=== Provided records ===

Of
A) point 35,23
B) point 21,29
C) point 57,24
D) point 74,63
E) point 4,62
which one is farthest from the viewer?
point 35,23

===

### What you have to do
Convert the records into a JSON list of strings, one string for each line, omitting any blank lines.

### Exercise answer
[
  "Of",
  "A) point 35,23",
  "B) point 21,29",
  "C) point 57,24",
  "D) point 74,63",
  "E) point 4,62",
  "which one is farthest from the viewer?",
  "point 35,23"
]